GIVEN EXERCISE
Transcribe the lines of the entries below exactly, starting with the line that contains "Which is farthest from the runny" and continuing through the end of the entries, both ends included.

DATA RECORDS

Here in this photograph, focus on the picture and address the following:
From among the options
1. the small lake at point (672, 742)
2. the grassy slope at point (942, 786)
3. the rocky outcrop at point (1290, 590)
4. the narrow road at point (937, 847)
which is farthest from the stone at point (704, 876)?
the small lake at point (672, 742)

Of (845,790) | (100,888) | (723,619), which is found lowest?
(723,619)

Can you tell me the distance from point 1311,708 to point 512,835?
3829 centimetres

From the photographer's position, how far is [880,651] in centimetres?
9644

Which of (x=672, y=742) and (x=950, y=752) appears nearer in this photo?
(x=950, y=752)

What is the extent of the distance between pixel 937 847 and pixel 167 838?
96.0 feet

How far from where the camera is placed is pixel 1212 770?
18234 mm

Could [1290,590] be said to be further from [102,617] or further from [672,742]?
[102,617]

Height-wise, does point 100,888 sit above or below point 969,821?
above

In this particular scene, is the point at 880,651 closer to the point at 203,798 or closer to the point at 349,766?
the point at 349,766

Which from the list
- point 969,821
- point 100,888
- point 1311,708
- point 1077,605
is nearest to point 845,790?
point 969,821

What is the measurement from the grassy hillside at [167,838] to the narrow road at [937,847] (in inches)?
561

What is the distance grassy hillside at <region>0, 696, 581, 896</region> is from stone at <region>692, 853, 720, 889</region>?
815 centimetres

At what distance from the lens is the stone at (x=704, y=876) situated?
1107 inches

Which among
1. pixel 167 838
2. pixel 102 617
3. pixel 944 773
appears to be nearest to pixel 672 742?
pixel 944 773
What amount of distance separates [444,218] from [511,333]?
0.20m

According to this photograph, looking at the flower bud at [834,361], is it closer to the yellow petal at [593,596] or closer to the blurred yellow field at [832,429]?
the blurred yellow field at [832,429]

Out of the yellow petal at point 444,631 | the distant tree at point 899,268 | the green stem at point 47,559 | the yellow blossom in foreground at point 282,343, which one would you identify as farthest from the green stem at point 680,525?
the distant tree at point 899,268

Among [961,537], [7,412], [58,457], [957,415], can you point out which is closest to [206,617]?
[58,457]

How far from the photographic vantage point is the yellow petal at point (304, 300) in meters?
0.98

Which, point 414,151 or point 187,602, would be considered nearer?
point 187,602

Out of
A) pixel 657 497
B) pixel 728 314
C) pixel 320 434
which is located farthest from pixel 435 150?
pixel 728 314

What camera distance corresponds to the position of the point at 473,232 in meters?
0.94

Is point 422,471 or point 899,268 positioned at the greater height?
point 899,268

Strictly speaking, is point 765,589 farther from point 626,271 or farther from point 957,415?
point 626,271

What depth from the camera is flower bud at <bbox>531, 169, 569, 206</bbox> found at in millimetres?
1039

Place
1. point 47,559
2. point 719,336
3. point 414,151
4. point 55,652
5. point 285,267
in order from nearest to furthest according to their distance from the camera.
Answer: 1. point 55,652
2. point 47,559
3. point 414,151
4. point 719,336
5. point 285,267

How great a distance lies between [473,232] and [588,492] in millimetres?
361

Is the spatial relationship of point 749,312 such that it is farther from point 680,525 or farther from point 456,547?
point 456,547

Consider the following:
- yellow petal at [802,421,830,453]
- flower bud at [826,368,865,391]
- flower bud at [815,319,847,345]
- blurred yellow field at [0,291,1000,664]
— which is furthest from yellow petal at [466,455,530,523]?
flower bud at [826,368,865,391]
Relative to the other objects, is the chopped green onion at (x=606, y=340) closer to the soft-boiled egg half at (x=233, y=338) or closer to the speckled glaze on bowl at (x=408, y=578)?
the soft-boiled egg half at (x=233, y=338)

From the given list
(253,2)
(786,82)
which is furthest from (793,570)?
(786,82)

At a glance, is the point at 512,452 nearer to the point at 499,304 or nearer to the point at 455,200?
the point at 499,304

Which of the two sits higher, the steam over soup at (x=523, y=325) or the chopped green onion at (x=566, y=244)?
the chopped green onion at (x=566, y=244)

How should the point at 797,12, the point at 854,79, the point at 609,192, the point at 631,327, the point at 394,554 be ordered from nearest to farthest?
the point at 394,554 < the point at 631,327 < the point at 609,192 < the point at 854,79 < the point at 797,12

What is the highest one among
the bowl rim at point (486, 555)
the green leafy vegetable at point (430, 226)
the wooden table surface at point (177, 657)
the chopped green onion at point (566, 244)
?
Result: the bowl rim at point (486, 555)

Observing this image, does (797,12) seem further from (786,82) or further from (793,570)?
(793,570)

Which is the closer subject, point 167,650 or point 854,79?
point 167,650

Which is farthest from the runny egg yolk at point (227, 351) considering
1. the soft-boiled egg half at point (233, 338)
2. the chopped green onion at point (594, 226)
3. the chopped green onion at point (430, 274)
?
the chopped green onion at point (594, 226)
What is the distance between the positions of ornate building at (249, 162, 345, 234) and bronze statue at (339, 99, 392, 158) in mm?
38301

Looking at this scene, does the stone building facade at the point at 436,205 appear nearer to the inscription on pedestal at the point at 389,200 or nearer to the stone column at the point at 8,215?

ANSWER BELOW
Which is farthest from the runny egg yolk at point (227, 351) considering
1. the soft-boiled egg half at point (233, 338)
2. the chopped green onion at point (594, 226)
3. the chopped green onion at point (430, 274)
?
the chopped green onion at point (594, 226)
What is the distance between the positions of ornate building at (249, 162, 345, 234) and bronze statue at (339, 99, 392, 158) in mm?
38301

Looking at this scene, does the stone building facade at the point at 436,205 appear nearer to the inscription on pedestal at the point at 389,200 or nearer to the stone column at the point at 8,215?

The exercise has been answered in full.